● **AIM OF THE TASK**:
Copy the records below word for word, but leave out the pictures.
[START]
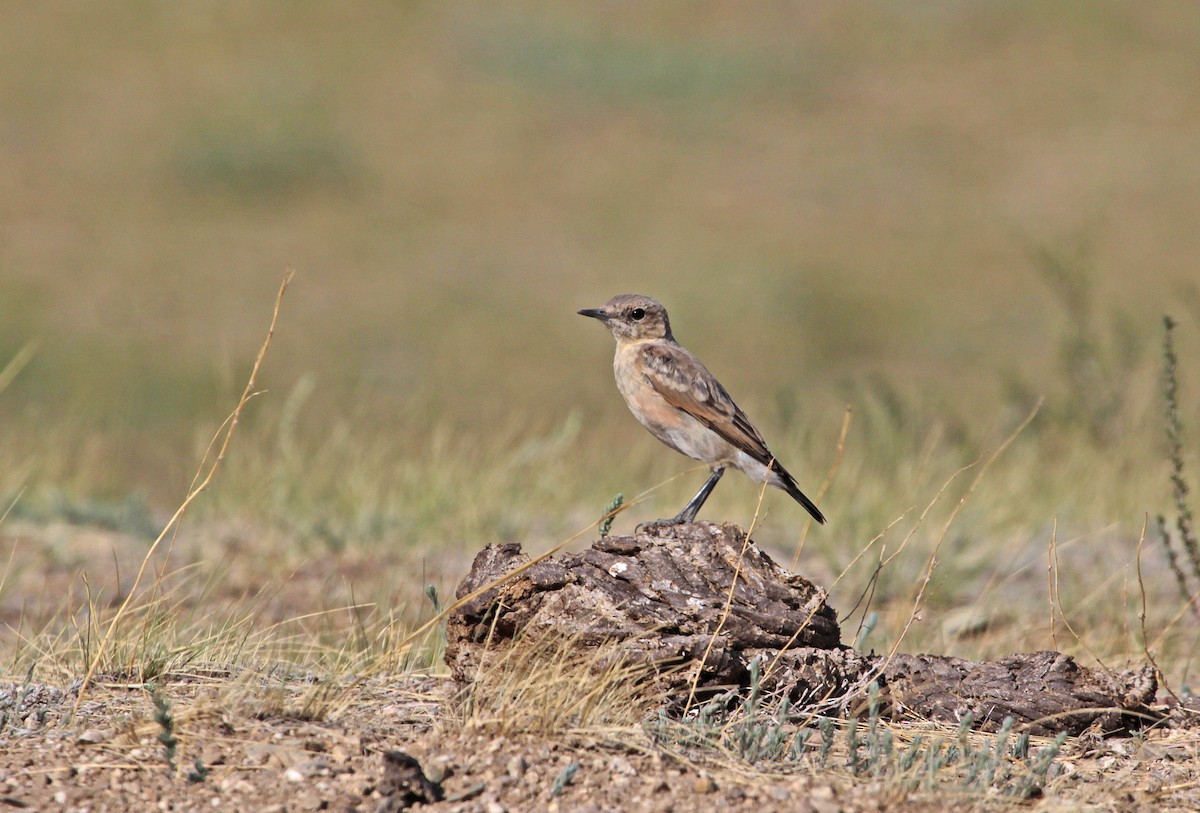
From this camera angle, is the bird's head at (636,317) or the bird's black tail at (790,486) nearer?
the bird's black tail at (790,486)

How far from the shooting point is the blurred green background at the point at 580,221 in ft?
40.8

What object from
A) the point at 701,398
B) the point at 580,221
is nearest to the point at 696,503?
the point at 701,398

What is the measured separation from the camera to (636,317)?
24.5 feet

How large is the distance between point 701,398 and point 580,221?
15.1 meters

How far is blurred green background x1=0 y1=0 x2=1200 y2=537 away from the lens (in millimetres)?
12445

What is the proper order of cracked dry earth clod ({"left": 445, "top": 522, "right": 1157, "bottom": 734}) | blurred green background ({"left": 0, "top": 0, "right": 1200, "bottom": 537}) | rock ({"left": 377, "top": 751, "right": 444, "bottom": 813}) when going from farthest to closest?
1. blurred green background ({"left": 0, "top": 0, "right": 1200, "bottom": 537})
2. cracked dry earth clod ({"left": 445, "top": 522, "right": 1157, "bottom": 734})
3. rock ({"left": 377, "top": 751, "right": 444, "bottom": 813})

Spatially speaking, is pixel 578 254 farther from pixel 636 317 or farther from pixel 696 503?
[END]
● **PROBLEM SOLUTION**:
From this camera angle, is the bird's head at (636,317) or the bird's black tail at (790,486) nearer?
the bird's black tail at (790,486)

How far from the shooting point is the blurred green background at the point at 580,221 in ft?
40.8

What object from
A) the point at 701,398
B) the point at 580,221
is nearest to the point at 696,503?
the point at 701,398

What is the measured separation from the camera to (636,317)?
24.5 feet

How large is the distance between point 701,398 and point 580,221?
15.1 meters

How far is blurred green background x1=0 y1=0 x2=1200 y2=537 away from the lens (in millimetres)?
12445

What is the proper order of cracked dry earth clod ({"left": 445, "top": 522, "right": 1157, "bottom": 734}) | blurred green background ({"left": 0, "top": 0, "right": 1200, "bottom": 537}) | rock ({"left": 377, "top": 751, "right": 444, "bottom": 813}) when going from farthest to closest?
1. blurred green background ({"left": 0, "top": 0, "right": 1200, "bottom": 537})
2. cracked dry earth clod ({"left": 445, "top": 522, "right": 1157, "bottom": 734})
3. rock ({"left": 377, "top": 751, "right": 444, "bottom": 813})

Spatially speaking, is pixel 578 254 farther from pixel 636 317 or farther from pixel 696 503?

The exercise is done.